Los delitos se encuentran en concurso medial. La falsedad se comete como medio para estafar. Han de ser sancionados, no con aplicación del artículo 8.1 solicitado, sino mediante el 77 del Código Penal .
La falsedad del artículo 395 tiene penas de prisión de seis meses a dos años. La estafa en grado de tentativa, lleva aparejada sanción de seis meses a un año de prisión y multa tres a seis meses.
Al no concurrir circunstancias modificativas de la responsabilidad criminal y no descubrirse motivos para exacerbar las penas, han de ser sancionados los delitos con la pena mínima y por separado al ser más favorable a la acusada que la imposición de la pena correspondiente al delito más grave (la falsedad) en su mitad superior (de 15 meses a dos años de prisión).
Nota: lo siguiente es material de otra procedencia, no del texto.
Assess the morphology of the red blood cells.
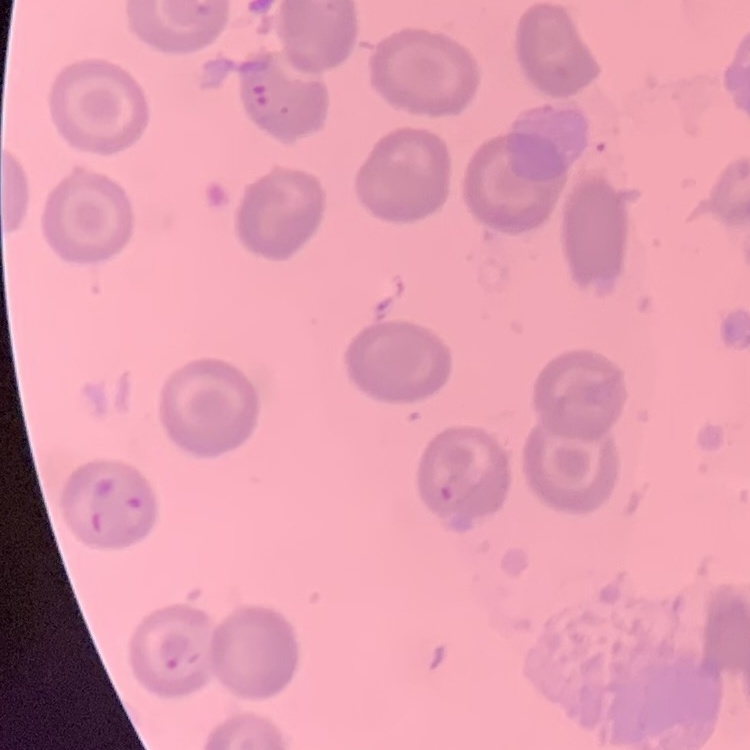

They show no rouleaux formation.

One tile cut from a larger photomicrograph. Thin peripheral smear. Field's or Giemsa stain.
Quinto:La acusación particular solicitó que se le indemnice en 10.121,52 €, por los daños ocasionados. Justificó mediante las testigos Salome y Cristina , que tal fue el importe de las costas que hubo de abonar en el procedimiento reseñado. Lo corroboran el Acuerdo Saldo y Liquidación de Costas Judiciales de 21-1-10 incorporado a los folios 264 y 265 y el Resguardo de Ingreso fotocopiado al folio 266.
Sin embargo, la pretensión no puede asumirse. Nada indica que no hubiera tenido que abonarse el mismo importe, de no haberse presentado en el pleito civil el documento objeto de las presentes actuaciones.
Sexto:Las costas procesales se entienden impuestas por la ley a los responsables de todo delito o falta (artículo 123 del Código Penal ).
Ello debe incluir las de las acusaciones particulares, pues es doctrina jurisprudencial del Tribunal Supremo en materia de imposición de costas ( SSTS de 9-5-2002 , 10-6-2002 y 11-11-2002 ) que la condena en costas en este tipo de delitos debe incluir, como regla general, las costas devengadas por la acusación particular o acción civil ( SSTS 26-11-97 , 16-7-98 , 23-3-99 y 15-9-99 , entre otras muchas), pues el derecho a la tutela judicial efectiva (art. 24.1 CE ) y el derecho fundamental a la asistencia letrada (art. 24.2 CE ), determinan que deban ser los culpables del acto delictivo que causó el perjuicio, quienes resarzan a las víctimas del gasto procesal que éstas ha realizado en defensa legítima de sus intereses.
Sobre todo porque, según esa misma jurisprudencia, la exclusión de las costas de la acusación particular únicamente procede cuando su actuación haya resultado notoriamente inútil o superflua o bien haya formulado peticiones absolutamente heterogéneas respecto de las conclusiones aceptadas en la sentencia, lo que no es el caso.
Fallo
Condenamos a Salvadora , como autora responsable de un delito de un delito de falsedad, en concurso medial con otro de estafa procesal intentada, sin la concurrencia de circunstancias modificativas de la responsabilidad, a la pena de seis meses de prisión por la falsedad y otros seis meses de prisión y multa de tres meses, con una cuota diaria de 6 €, por el de estafa procesal intentada, con inhabilitación especial para el derecho de sufragio pasivo durante el tiempo de la condena.
Para el cumplimiento de las penas impuestas se abonara a Salvadora el tiempo que hubiere estado privada de libertad por esta causa.
Conclúyase en legal forma, la correspondiente pieza de responsabilidad civil.
Esta Sentencia es recurrible en Casación ante el Tribunal Supremo, recurso que habrá de prepararse mediante escrito a presentar en la Secretaría de esta Sala en el término de cinco días.